§ Parts of the exercise
A) From the forum thread about the water storage tank, list every material the member says he used to build or seal the new cover.
B) Sum up the forum thread about the water storage tank in two sentences.

§ Source
——————
# Question on Water Storage Tanks



## M.C.A. (Feb 24, 2013)

One of our members (no longer chooses to post online anymore) asked me to see if anyone can help him on his storage tank woes and here's his message below:


Last year I made a new cover out of marine grade plywood for our water storage box (400 gallons). I included a removable man hole type cover in the design so that I could go inside and make repairs if I have to. Well, I took a look inside there, and it appears that I have some sort of mold or fungus growing on the bottom side of the plywood cover.

I'm really disappointed that this happened, because I sealed all the edges and gaps with silicon caulking, and I also used Solignum on all the lumber, which is supposed to prevent stuff like this from happening. Well, I was able to remove some of the mold/fungus just by cleaning it with a dry rag, and it doesn't seem to have eaten through the paint on the inside of the storage cover. So, maybe it is just on the paint, and not really into the new wood yet?

I'm trying to find a way to prevent this from growing back once I clean it, but can't find anything over here in the hardware stores to do such a job.


----------



## Zep (Jun 8, 2017)

I can't imagine there is anything you can do to prevent a water container from getting mold or algae buildup in the PI. 

I get black mold above the water line in my swimming pool that I clean every month or so.
——————
§ Given material
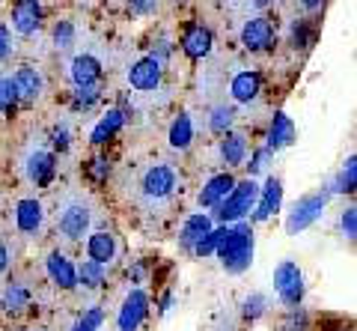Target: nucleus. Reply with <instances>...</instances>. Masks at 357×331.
<instances>
[{"label": "nucleus", "instance_id": "nucleus-1", "mask_svg": "<svg viewBox=\"0 0 357 331\" xmlns=\"http://www.w3.org/2000/svg\"><path fill=\"white\" fill-rule=\"evenodd\" d=\"M218 257L223 263V269L232 272V274L244 272L253 263V233H250V227L244 224V221L229 224V233H227V239L220 242Z\"/></svg>", "mask_w": 357, "mask_h": 331}, {"label": "nucleus", "instance_id": "nucleus-2", "mask_svg": "<svg viewBox=\"0 0 357 331\" xmlns=\"http://www.w3.org/2000/svg\"><path fill=\"white\" fill-rule=\"evenodd\" d=\"M93 227V209L81 197H66L57 209V233L66 242H81Z\"/></svg>", "mask_w": 357, "mask_h": 331}, {"label": "nucleus", "instance_id": "nucleus-3", "mask_svg": "<svg viewBox=\"0 0 357 331\" xmlns=\"http://www.w3.org/2000/svg\"><path fill=\"white\" fill-rule=\"evenodd\" d=\"M256 200H259V185H256V179H250V176H248V179L236 182L232 194L215 209V215H218L220 224H238L244 215L253 212Z\"/></svg>", "mask_w": 357, "mask_h": 331}, {"label": "nucleus", "instance_id": "nucleus-4", "mask_svg": "<svg viewBox=\"0 0 357 331\" xmlns=\"http://www.w3.org/2000/svg\"><path fill=\"white\" fill-rule=\"evenodd\" d=\"M176 185H178V176L170 164H152L140 179V194L149 206H161L176 194Z\"/></svg>", "mask_w": 357, "mask_h": 331}, {"label": "nucleus", "instance_id": "nucleus-5", "mask_svg": "<svg viewBox=\"0 0 357 331\" xmlns=\"http://www.w3.org/2000/svg\"><path fill=\"white\" fill-rule=\"evenodd\" d=\"M274 290L280 295V302L289 307H298L301 299H304V274H301V269L292 260H283L274 269Z\"/></svg>", "mask_w": 357, "mask_h": 331}, {"label": "nucleus", "instance_id": "nucleus-6", "mask_svg": "<svg viewBox=\"0 0 357 331\" xmlns=\"http://www.w3.org/2000/svg\"><path fill=\"white\" fill-rule=\"evenodd\" d=\"M21 173L27 176V182L33 185H48L57 173V159H54L51 149H42V147H33L24 159H21Z\"/></svg>", "mask_w": 357, "mask_h": 331}, {"label": "nucleus", "instance_id": "nucleus-7", "mask_svg": "<svg viewBox=\"0 0 357 331\" xmlns=\"http://www.w3.org/2000/svg\"><path fill=\"white\" fill-rule=\"evenodd\" d=\"M325 206H328V194L301 197V200L292 206L289 218H286V230L289 233H301V230H307L312 221H319L321 215H325Z\"/></svg>", "mask_w": 357, "mask_h": 331}, {"label": "nucleus", "instance_id": "nucleus-8", "mask_svg": "<svg viewBox=\"0 0 357 331\" xmlns=\"http://www.w3.org/2000/svg\"><path fill=\"white\" fill-rule=\"evenodd\" d=\"M146 311H149V299L143 290H131L122 302L119 314H116V331H137L146 319Z\"/></svg>", "mask_w": 357, "mask_h": 331}, {"label": "nucleus", "instance_id": "nucleus-9", "mask_svg": "<svg viewBox=\"0 0 357 331\" xmlns=\"http://www.w3.org/2000/svg\"><path fill=\"white\" fill-rule=\"evenodd\" d=\"M271 42H274V27H271V21H268V18L259 15V18L244 21L241 45L248 51H268V48H271Z\"/></svg>", "mask_w": 357, "mask_h": 331}, {"label": "nucleus", "instance_id": "nucleus-10", "mask_svg": "<svg viewBox=\"0 0 357 331\" xmlns=\"http://www.w3.org/2000/svg\"><path fill=\"white\" fill-rule=\"evenodd\" d=\"M161 72H164V66H161L158 60L143 57V60H137V63H134L131 69H128V84L134 87V90H143V93L158 90Z\"/></svg>", "mask_w": 357, "mask_h": 331}, {"label": "nucleus", "instance_id": "nucleus-11", "mask_svg": "<svg viewBox=\"0 0 357 331\" xmlns=\"http://www.w3.org/2000/svg\"><path fill=\"white\" fill-rule=\"evenodd\" d=\"M45 269H48V278L57 284L60 290H75L77 286V269L63 251H51L48 260H45Z\"/></svg>", "mask_w": 357, "mask_h": 331}, {"label": "nucleus", "instance_id": "nucleus-12", "mask_svg": "<svg viewBox=\"0 0 357 331\" xmlns=\"http://www.w3.org/2000/svg\"><path fill=\"white\" fill-rule=\"evenodd\" d=\"M211 45H215V36H211L208 27H203V24H188V27H185V33H182V51H185L191 60L208 57Z\"/></svg>", "mask_w": 357, "mask_h": 331}, {"label": "nucleus", "instance_id": "nucleus-13", "mask_svg": "<svg viewBox=\"0 0 357 331\" xmlns=\"http://www.w3.org/2000/svg\"><path fill=\"white\" fill-rule=\"evenodd\" d=\"M45 224V209L39 200H33V197H24V200L15 203V227L21 233L27 236H36Z\"/></svg>", "mask_w": 357, "mask_h": 331}, {"label": "nucleus", "instance_id": "nucleus-14", "mask_svg": "<svg viewBox=\"0 0 357 331\" xmlns=\"http://www.w3.org/2000/svg\"><path fill=\"white\" fill-rule=\"evenodd\" d=\"M116 236L107 233V230H96V233H89L86 239V257L98 263V266H110V263L116 260Z\"/></svg>", "mask_w": 357, "mask_h": 331}, {"label": "nucleus", "instance_id": "nucleus-15", "mask_svg": "<svg viewBox=\"0 0 357 331\" xmlns=\"http://www.w3.org/2000/svg\"><path fill=\"white\" fill-rule=\"evenodd\" d=\"M42 24V3L39 0H18L13 9V30L21 36H30L36 33Z\"/></svg>", "mask_w": 357, "mask_h": 331}, {"label": "nucleus", "instance_id": "nucleus-16", "mask_svg": "<svg viewBox=\"0 0 357 331\" xmlns=\"http://www.w3.org/2000/svg\"><path fill=\"white\" fill-rule=\"evenodd\" d=\"M232 189H236V179H232L229 173H218V176H211V179L203 185V191H199V206L203 209H218L227 197L232 194Z\"/></svg>", "mask_w": 357, "mask_h": 331}, {"label": "nucleus", "instance_id": "nucleus-17", "mask_svg": "<svg viewBox=\"0 0 357 331\" xmlns=\"http://www.w3.org/2000/svg\"><path fill=\"white\" fill-rule=\"evenodd\" d=\"M280 200H283V182L271 176L262 189H259V200H256V209H253V221H268L277 209H280Z\"/></svg>", "mask_w": 357, "mask_h": 331}, {"label": "nucleus", "instance_id": "nucleus-18", "mask_svg": "<svg viewBox=\"0 0 357 331\" xmlns=\"http://www.w3.org/2000/svg\"><path fill=\"white\" fill-rule=\"evenodd\" d=\"M295 143V123L289 119L283 110H277L274 119H271V128H268V138H265V147L277 152V149H286Z\"/></svg>", "mask_w": 357, "mask_h": 331}, {"label": "nucleus", "instance_id": "nucleus-19", "mask_svg": "<svg viewBox=\"0 0 357 331\" xmlns=\"http://www.w3.org/2000/svg\"><path fill=\"white\" fill-rule=\"evenodd\" d=\"M69 75H72L75 87H96L98 78H102V63H98L93 54H77L72 60Z\"/></svg>", "mask_w": 357, "mask_h": 331}, {"label": "nucleus", "instance_id": "nucleus-20", "mask_svg": "<svg viewBox=\"0 0 357 331\" xmlns=\"http://www.w3.org/2000/svg\"><path fill=\"white\" fill-rule=\"evenodd\" d=\"M229 93H232V98L236 102H241V105H250L256 96L262 93V75L259 72H238L236 78H232V84H229Z\"/></svg>", "mask_w": 357, "mask_h": 331}, {"label": "nucleus", "instance_id": "nucleus-21", "mask_svg": "<svg viewBox=\"0 0 357 331\" xmlns=\"http://www.w3.org/2000/svg\"><path fill=\"white\" fill-rule=\"evenodd\" d=\"M211 230H215V227H211V218H208L206 212H197V215H191V218L185 221L182 233H178V242H182L185 248H191V251H194L199 242H203V239L211 233Z\"/></svg>", "mask_w": 357, "mask_h": 331}, {"label": "nucleus", "instance_id": "nucleus-22", "mask_svg": "<svg viewBox=\"0 0 357 331\" xmlns=\"http://www.w3.org/2000/svg\"><path fill=\"white\" fill-rule=\"evenodd\" d=\"M218 152L227 168H238V164H244V159H248V138L238 135V131H229V135H223Z\"/></svg>", "mask_w": 357, "mask_h": 331}, {"label": "nucleus", "instance_id": "nucleus-23", "mask_svg": "<svg viewBox=\"0 0 357 331\" xmlns=\"http://www.w3.org/2000/svg\"><path fill=\"white\" fill-rule=\"evenodd\" d=\"M13 81H15L18 96L24 98V102H36L42 96V75L33 69V66H21V69L13 75Z\"/></svg>", "mask_w": 357, "mask_h": 331}, {"label": "nucleus", "instance_id": "nucleus-24", "mask_svg": "<svg viewBox=\"0 0 357 331\" xmlns=\"http://www.w3.org/2000/svg\"><path fill=\"white\" fill-rule=\"evenodd\" d=\"M122 123H126V117H122V110H107V114L98 119V126L93 128V135H89V140L96 143V147H102V143H107L110 138L116 135V131L122 128Z\"/></svg>", "mask_w": 357, "mask_h": 331}, {"label": "nucleus", "instance_id": "nucleus-25", "mask_svg": "<svg viewBox=\"0 0 357 331\" xmlns=\"http://www.w3.org/2000/svg\"><path fill=\"white\" fill-rule=\"evenodd\" d=\"M345 191H357V156L345 161V168L328 185V194H345Z\"/></svg>", "mask_w": 357, "mask_h": 331}, {"label": "nucleus", "instance_id": "nucleus-26", "mask_svg": "<svg viewBox=\"0 0 357 331\" xmlns=\"http://www.w3.org/2000/svg\"><path fill=\"white\" fill-rule=\"evenodd\" d=\"M194 140V123L188 114H178L170 126V147L173 149H188Z\"/></svg>", "mask_w": 357, "mask_h": 331}, {"label": "nucleus", "instance_id": "nucleus-27", "mask_svg": "<svg viewBox=\"0 0 357 331\" xmlns=\"http://www.w3.org/2000/svg\"><path fill=\"white\" fill-rule=\"evenodd\" d=\"M77 284H81L84 290H98V286L105 284V266H98L93 260H84L81 266H77Z\"/></svg>", "mask_w": 357, "mask_h": 331}, {"label": "nucleus", "instance_id": "nucleus-28", "mask_svg": "<svg viewBox=\"0 0 357 331\" xmlns=\"http://www.w3.org/2000/svg\"><path fill=\"white\" fill-rule=\"evenodd\" d=\"M30 304V290L24 284H9L6 286V293H3V311H24V307Z\"/></svg>", "mask_w": 357, "mask_h": 331}, {"label": "nucleus", "instance_id": "nucleus-29", "mask_svg": "<svg viewBox=\"0 0 357 331\" xmlns=\"http://www.w3.org/2000/svg\"><path fill=\"white\" fill-rule=\"evenodd\" d=\"M232 123H236V110H232L229 105H218L215 110H211V119H208V128L215 131V135H229Z\"/></svg>", "mask_w": 357, "mask_h": 331}, {"label": "nucleus", "instance_id": "nucleus-30", "mask_svg": "<svg viewBox=\"0 0 357 331\" xmlns=\"http://www.w3.org/2000/svg\"><path fill=\"white\" fill-rule=\"evenodd\" d=\"M21 96H18V87L13 78H0V114H13L18 108Z\"/></svg>", "mask_w": 357, "mask_h": 331}, {"label": "nucleus", "instance_id": "nucleus-31", "mask_svg": "<svg viewBox=\"0 0 357 331\" xmlns=\"http://www.w3.org/2000/svg\"><path fill=\"white\" fill-rule=\"evenodd\" d=\"M227 233H229V224H223V227H218V230H211V233L194 248V253H197V257H208V253H218L220 242L227 239Z\"/></svg>", "mask_w": 357, "mask_h": 331}, {"label": "nucleus", "instance_id": "nucleus-32", "mask_svg": "<svg viewBox=\"0 0 357 331\" xmlns=\"http://www.w3.org/2000/svg\"><path fill=\"white\" fill-rule=\"evenodd\" d=\"M51 36H54V45H57L60 51L72 48L75 45V24L72 21H57L54 30H51Z\"/></svg>", "mask_w": 357, "mask_h": 331}, {"label": "nucleus", "instance_id": "nucleus-33", "mask_svg": "<svg viewBox=\"0 0 357 331\" xmlns=\"http://www.w3.org/2000/svg\"><path fill=\"white\" fill-rule=\"evenodd\" d=\"M105 323V311L102 307H89V311L77 319V325L72 331H98V325Z\"/></svg>", "mask_w": 357, "mask_h": 331}, {"label": "nucleus", "instance_id": "nucleus-34", "mask_svg": "<svg viewBox=\"0 0 357 331\" xmlns=\"http://www.w3.org/2000/svg\"><path fill=\"white\" fill-rule=\"evenodd\" d=\"M265 295L262 293H253V295H248L244 299V316H250V319H259L262 314H265Z\"/></svg>", "mask_w": 357, "mask_h": 331}, {"label": "nucleus", "instance_id": "nucleus-35", "mask_svg": "<svg viewBox=\"0 0 357 331\" xmlns=\"http://www.w3.org/2000/svg\"><path fill=\"white\" fill-rule=\"evenodd\" d=\"M96 102H98V87H77V93H75V108L77 110L93 108Z\"/></svg>", "mask_w": 357, "mask_h": 331}, {"label": "nucleus", "instance_id": "nucleus-36", "mask_svg": "<svg viewBox=\"0 0 357 331\" xmlns=\"http://www.w3.org/2000/svg\"><path fill=\"white\" fill-rule=\"evenodd\" d=\"M340 230L349 239H357V206H349L345 212L340 215Z\"/></svg>", "mask_w": 357, "mask_h": 331}, {"label": "nucleus", "instance_id": "nucleus-37", "mask_svg": "<svg viewBox=\"0 0 357 331\" xmlns=\"http://www.w3.org/2000/svg\"><path fill=\"white\" fill-rule=\"evenodd\" d=\"M51 143H54V149H60V152L69 149V143H72L69 126H57V128H54V131H51Z\"/></svg>", "mask_w": 357, "mask_h": 331}, {"label": "nucleus", "instance_id": "nucleus-38", "mask_svg": "<svg viewBox=\"0 0 357 331\" xmlns=\"http://www.w3.org/2000/svg\"><path fill=\"white\" fill-rule=\"evenodd\" d=\"M268 159H271V149H259V152H256V156H253V161L248 164V168H250V179H253V176L256 173H262L265 170V164H268Z\"/></svg>", "mask_w": 357, "mask_h": 331}, {"label": "nucleus", "instance_id": "nucleus-39", "mask_svg": "<svg viewBox=\"0 0 357 331\" xmlns=\"http://www.w3.org/2000/svg\"><path fill=\"white\" fill-rule=\"evenodd\" d=\"M13 54V33L6 24H0V60H6Z\"/></svg>", "mask_w": 357, "mask_h": 331}, {"label": "nucleus", "instance_id": "nucleus-40", "mask_svg": "<svg viewBox=\"0 0 357 331\" xmlns=\"http://www.w3.org/2000/svg\"><path fill=\"white\" fill-rule=\"evenodd\" d=\"M128 6L134 15H152L158 3H155V0H128Z\"/></svg>", "mask_w": 357, "mask_h": 331}, {"label": "nucleus", "instance_id": "nucleus-41", "mask_svg": "<svg viewBox=\"0 0 357 331\" xmlns=\"http://www.w3.org/2000/svg\"><path fill=\"white\" fill-rule=\"evenodd\" d=\"M107 170H110V168H107V161H105V159H96V161H93V168H89L93 179H98V182H102L105 176H107Z\"/></svg>", "mask_w": 357, "mask_h": 331}, {"label": "nucleus", "instance_id": "nucleus-42", "mask_svg": "<svg viewBox=\"0 0 357 331\" xmlns=\"http://www.w3.org/2000/svg\"><path fill=\"white\" fill-rule=\"evenodd\" d=\"M292 42H295V45H301V48L307 45V27H304V21H298V24L292 27Z\"/></svg>", "mask_w": 357, "mask_h": 331}, {"label": "nucleus", "instance_id": "nucleus-43", "mask_svg": "<svg viewBox=\"0 0 357 331\" xmlns=\"http://www.w3.org/2000/svg\"><path fill=\"white\" fill-rule=\"evenodd\" d=\"M167 57H170V45H167V42H158V48H152V60H158L164 66Z\"/></svg>", "mask_w": 357, "mask_h": 331}, {"label": "nucleus", "instance_id": "nucleus-44", "mask_svg": "<svg viewBox=\"0 0 357 331\" xmlns=\"http://www.w3.org/2000/svg\"><path fill=\"white\" fill-rule=\"evenodd\" d=\"M6 266H9V248L0 242V274L6 272Z\"/></svg>", "mask_w": 357, "mask_h": 331}, {"label": "nucleus", "instance_id": "nucleus-45", "mask_svg": "<svg viewBox=\"0 0 357 331\" xmlns=\"http://www.w3.org/2000/svg\"><path fill=\"white\" fill-rule=\"evenodd\" d=\"M170 304H173V295H170V293H167V295H164V299H161V314H167V311H170Z\"/></svg>", "mask_w": 357, "mask_h": 331}, {"label": "nucleus", "instance_id": "nucleus-46", "mask_svg": "<svg viewBox=\"0 0 357 331\" xmlns=\"http://www.w3.org/2000/svg\"><path fill=\"white\" fill-rule=\"evenodd\" d=\"M301 3H304L307 9H316V6H321V3H325V0H301Z\"/></svg>", "mask_w": 357, "mask_h": 331}, {"label": "nucleus", "instance_id": "nucleus-47", "mask_svg": "<svg viewBox=\"0 0 357 331\" xmlns=\"http://www.w3.org/2000/svg\"><path fill=\"white\" fill-rule=\"evenodd\" d=\"M268 3H274V0H256V6H268Z\"/></svg>", "mask_w": 357, "mask_h": 331}, {"label": "nucleus", "instance_id": "nucleus-48", "mask_svg": "<svg viewBox=\"0 0 357 331\" xmlns=\"http://www.w3.org/2000/svg\"><path fill=\"white\" fill-rule=\"evenodd\" d=\"M176 3H185V0H176Z\"/></svg>", "mask_w": 357, "mask_h": 331}]
</instances>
——————
§ Answers to the problems
A)
- Marine grade plywood
- Silicon caulking
- Solignum

B) A member built a new marine grade plywood cover for a 400-gallon water storage box and found mold or fungus growing on its underside, even though he had sealed the edges with silicon caulking and treated the lumber with Solignum. He wants a way to keep it from growing back, but a reply says nothing can prevent mold or algae in a water container in the PI and mentions cleaning black mold from a swimming pool every month or so.